• Selected extract:
--------------------------------------------------

In the summer the same amount of time, daily, is given to practice, except that, when recitations cease and examinations begin, the University and Freshman Nines use more time. Even then that time will not average more than three hours per day. When match-games are played out of town, to the time of the game must be added the time used in travel to and from the scene of the match. In the season of 1882, of the games played during the time when recitations or examinations were being held, only five were played out of town by the Yale University Nine, though the men went out of town once or twice more but were prevented from playing by the rain. Of these five, three were played in New York city, which is only a little over two hours' ride from New Haven. Of the remaining two, neither needed more than thirty-six hours' absence from town.

The University Crew row only one race a year. The Foot-ball Elevens and the Lacrosse Team play a few games out of New Haven, but do not use in this way as much time as the Nine.

2. It is said that the excitement attendant on these sports distracts from study. It is true that the contests do furnish excitement for the students, but it is excitement of a healthy kind. Athletic sports do not divert so many from study as the theatre and billiards. Banish athletics, and you increase the attendance at the theatres and the saloons, where the temptations are greater, and the excitements less healthy than those of the ball-field and boat-race.

3. There is the evil of betting. This is not an evil peculiar to athletics. The men in college, who are in the habit of betting, would continue to bet on something else, if not a game were played nor a race rowed. Gambling would increase if the athletics were prohibited. Games and races in colleges do not create betting. They simply divert it from other channels.

4. Then there are the disorders consequent upon victories. These disorders are sometimes quite serious, but are by no means so serious as they are often represented to be. On the campus such disorders have never been more serious than some disorders taking place after the conferring of degrees. They have always been easily controlled. They have been avoided when the college authorities have given notice that a recurrence of them would imperil the existence of the athletic organizations, or annul the permission to play match-games. These disorders, then, can not be a necessary and inherent evil of athletics.

It may be replied that disorders consequent upon victories are not confined to the college campus. Indeed, to the minds of many candid men, the great disorders which bring dangerous disgrace to the present system of college athletics, and reflect upon college government as well, occur at the intercollegiate contests, when the athletes meet on neutral ground. Such men admit the advantages of the system. They would encourage it in the separate colleges, but would have it go no further. They would abolish intercollegiate contests altogether. But this action would do away with the very element (healthy rivalry between colleges) which is the most effective motive power and stimulus of the whole system. Without this element the. system would go to pieces in many colleges. In others it would be miserably contracted and inefficient. For this evil a more general interest in the subject on the part of instructors and parents, and their more general attendance at the games, would easily suggest the remedies of a healthy and manifested public opinion and a judicious personal influence.

5. It is charged against athletics that they benefit, the few, and that these few are those least requiring the exercise. One part of the charge can be appreciated—that few are benefited—these few being the members of the Crew, Kine, Eleven, and Lacrosse Teams of the university. These, with substitutes, amount to about fifty men. But it has been already shown that more men are induced to exercise than the actual membership of these organizations; and that the present system affects, in the matter of exercise, at least half of the undergraduate department.

--------------------------------------------------

• Given entries:
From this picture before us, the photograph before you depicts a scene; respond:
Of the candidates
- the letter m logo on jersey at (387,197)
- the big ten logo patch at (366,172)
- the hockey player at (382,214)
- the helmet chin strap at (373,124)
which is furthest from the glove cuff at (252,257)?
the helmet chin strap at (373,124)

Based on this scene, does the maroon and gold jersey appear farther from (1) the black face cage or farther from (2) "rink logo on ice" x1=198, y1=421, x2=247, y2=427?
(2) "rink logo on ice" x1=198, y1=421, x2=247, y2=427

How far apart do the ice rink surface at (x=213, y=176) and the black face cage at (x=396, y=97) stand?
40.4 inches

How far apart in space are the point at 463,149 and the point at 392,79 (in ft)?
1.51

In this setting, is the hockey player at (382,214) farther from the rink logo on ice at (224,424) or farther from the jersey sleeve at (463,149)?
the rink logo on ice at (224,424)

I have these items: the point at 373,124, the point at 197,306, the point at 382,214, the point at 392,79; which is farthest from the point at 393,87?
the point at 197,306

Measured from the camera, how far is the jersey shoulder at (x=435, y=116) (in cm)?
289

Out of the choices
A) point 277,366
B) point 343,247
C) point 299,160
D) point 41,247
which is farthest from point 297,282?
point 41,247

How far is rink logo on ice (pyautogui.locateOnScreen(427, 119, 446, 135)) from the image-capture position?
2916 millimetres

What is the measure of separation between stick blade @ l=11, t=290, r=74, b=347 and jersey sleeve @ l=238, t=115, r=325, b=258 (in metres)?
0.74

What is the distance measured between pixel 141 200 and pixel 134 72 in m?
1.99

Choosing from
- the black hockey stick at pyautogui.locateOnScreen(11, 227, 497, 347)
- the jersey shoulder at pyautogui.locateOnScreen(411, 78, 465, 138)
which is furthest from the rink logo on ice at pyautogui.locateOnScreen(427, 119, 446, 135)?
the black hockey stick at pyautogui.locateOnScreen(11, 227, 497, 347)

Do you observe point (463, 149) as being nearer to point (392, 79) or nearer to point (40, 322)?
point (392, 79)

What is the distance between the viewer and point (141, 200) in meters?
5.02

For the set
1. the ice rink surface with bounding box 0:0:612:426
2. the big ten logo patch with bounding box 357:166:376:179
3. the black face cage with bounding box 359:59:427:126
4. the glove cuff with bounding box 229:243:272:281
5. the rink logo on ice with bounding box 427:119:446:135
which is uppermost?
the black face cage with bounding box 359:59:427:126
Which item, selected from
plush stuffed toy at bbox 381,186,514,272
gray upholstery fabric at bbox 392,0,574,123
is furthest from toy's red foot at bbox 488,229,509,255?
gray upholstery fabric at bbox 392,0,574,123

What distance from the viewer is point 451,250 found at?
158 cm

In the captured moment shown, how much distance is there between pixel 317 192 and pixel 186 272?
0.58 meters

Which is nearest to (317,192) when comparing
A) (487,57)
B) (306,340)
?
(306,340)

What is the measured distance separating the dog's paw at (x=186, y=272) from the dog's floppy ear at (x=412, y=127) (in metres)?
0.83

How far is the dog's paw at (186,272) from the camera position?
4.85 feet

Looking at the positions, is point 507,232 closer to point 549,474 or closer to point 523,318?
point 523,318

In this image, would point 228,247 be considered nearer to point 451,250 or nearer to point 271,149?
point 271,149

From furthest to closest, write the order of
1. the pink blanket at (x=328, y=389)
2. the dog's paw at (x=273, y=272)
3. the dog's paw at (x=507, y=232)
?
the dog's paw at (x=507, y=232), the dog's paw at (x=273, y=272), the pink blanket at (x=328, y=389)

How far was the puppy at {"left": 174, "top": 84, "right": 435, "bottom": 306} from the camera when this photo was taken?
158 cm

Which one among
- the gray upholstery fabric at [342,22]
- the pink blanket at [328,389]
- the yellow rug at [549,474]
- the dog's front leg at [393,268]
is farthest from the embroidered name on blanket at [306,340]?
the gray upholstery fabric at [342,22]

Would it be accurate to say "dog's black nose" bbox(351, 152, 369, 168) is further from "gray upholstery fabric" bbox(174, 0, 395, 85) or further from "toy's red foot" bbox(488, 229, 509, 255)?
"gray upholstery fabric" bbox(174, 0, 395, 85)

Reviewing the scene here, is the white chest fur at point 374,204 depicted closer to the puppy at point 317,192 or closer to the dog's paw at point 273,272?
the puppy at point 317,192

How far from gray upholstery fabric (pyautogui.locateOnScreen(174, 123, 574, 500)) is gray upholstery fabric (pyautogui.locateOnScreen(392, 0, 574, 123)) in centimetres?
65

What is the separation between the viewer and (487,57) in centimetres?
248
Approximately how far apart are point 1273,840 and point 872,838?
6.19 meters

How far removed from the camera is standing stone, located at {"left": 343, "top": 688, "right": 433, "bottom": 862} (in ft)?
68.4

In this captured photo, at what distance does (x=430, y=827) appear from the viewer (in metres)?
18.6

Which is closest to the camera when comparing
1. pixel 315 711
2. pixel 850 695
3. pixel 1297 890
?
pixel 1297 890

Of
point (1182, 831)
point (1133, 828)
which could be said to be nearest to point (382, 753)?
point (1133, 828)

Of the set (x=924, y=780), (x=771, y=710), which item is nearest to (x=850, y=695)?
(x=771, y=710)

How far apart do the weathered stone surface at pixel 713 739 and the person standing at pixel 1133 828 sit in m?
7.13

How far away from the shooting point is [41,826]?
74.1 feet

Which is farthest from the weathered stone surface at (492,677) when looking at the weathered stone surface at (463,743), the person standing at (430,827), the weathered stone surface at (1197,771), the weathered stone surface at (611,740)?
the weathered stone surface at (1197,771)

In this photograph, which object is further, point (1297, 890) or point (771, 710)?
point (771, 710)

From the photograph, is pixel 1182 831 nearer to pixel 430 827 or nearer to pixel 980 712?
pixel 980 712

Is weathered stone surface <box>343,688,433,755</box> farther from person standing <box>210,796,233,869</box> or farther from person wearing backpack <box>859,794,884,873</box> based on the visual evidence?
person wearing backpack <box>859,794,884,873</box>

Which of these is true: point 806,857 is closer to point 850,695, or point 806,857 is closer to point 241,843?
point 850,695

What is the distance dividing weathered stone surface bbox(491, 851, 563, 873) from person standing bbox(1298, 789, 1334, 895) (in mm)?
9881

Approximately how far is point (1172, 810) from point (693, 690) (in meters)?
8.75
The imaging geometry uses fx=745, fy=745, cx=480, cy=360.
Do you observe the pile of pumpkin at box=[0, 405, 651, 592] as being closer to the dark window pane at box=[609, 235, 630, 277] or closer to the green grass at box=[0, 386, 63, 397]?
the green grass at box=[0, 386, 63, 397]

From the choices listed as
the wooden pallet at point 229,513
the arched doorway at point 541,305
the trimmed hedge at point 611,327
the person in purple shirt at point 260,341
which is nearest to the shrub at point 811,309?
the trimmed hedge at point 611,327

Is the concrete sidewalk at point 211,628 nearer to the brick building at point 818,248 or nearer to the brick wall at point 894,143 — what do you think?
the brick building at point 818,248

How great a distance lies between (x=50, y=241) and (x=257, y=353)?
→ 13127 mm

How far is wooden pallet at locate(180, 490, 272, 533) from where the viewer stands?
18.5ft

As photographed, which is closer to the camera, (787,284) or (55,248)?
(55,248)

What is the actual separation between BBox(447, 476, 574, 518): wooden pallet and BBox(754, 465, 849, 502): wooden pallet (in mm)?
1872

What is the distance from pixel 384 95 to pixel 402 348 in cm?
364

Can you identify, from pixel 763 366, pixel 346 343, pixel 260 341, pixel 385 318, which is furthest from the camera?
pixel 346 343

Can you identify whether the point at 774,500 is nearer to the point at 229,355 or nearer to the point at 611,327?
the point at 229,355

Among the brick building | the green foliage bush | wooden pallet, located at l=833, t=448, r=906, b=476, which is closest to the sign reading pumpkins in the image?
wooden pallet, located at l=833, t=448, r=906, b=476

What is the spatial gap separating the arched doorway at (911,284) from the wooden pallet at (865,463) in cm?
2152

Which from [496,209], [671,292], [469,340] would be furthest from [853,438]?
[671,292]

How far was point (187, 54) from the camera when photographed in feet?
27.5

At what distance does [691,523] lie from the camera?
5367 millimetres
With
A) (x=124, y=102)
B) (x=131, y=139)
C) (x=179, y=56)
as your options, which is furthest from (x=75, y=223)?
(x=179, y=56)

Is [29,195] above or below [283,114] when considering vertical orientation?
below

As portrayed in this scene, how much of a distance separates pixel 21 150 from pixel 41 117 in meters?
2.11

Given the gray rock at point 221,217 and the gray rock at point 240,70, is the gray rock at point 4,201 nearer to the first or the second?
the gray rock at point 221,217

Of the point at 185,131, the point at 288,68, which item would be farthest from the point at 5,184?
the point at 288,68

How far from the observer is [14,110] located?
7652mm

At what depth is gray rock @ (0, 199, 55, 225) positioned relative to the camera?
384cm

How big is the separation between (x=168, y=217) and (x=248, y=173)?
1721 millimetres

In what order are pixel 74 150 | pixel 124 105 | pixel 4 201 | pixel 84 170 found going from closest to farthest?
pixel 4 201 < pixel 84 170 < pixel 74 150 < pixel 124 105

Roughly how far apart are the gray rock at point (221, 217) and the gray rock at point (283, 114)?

--------------------------------------------------

• Stated task A:
In the passage on college athletics, about how many men, counting substitutes, belong to the university's athletic teams?
• Stated task B:
According to the passage on college athletics, why would abolishing intercollegiate contests be a mistake? Answer in one to three sentences.
• Stated task C:
Write what comes next in the passage on college athletics, picking up after its final sentence.
The records play no part in what is asked here.

• Written response A:
About fifty men.

• Written response B:
Abolishing them would remove healthy rivalry between colleges, which the text calls the most effective motive power and stimulus of the whole system. Without that rivalry, the system would go to pieces in many colleges, and in others it would become miserably contracted and inefficient.

• Written response C:
The objection, that the men under training in the university organizations are the men least requiring the training, can be understood to be one of two propositions, viz., either that these men have naturally so much power or skill that they need not develop any more, or that they will cultivate their strength and nerve without being stimulated to do so by the workings of the present system. This would be like arguing that men of great mental gifts either do not need an education, or would get an education without any opportunities being provided for this purpose in a school or college system—a proposition which, however true in exceptional cases, taken as a general statement no argument is required to prove absurd. Men of muscle do need exercise. Indeed, it may be said that they must have exercise. The more systematic such exercise is, the better their brains work, as observing instructors of such men will testify. The reason is plain. They enjoy better health. The men who suffer most from the confinement of student-life are the men of vigorous bodies. Their vital force is like a flame. It must be fed with oxygen. Many of them, without the capacity of self-control, and without the health which they gain by exercise under the present system of athletics, would never be able to graduate. Many others would graduate with impaired bodily powers, and others still as slaves to habits of dissipation.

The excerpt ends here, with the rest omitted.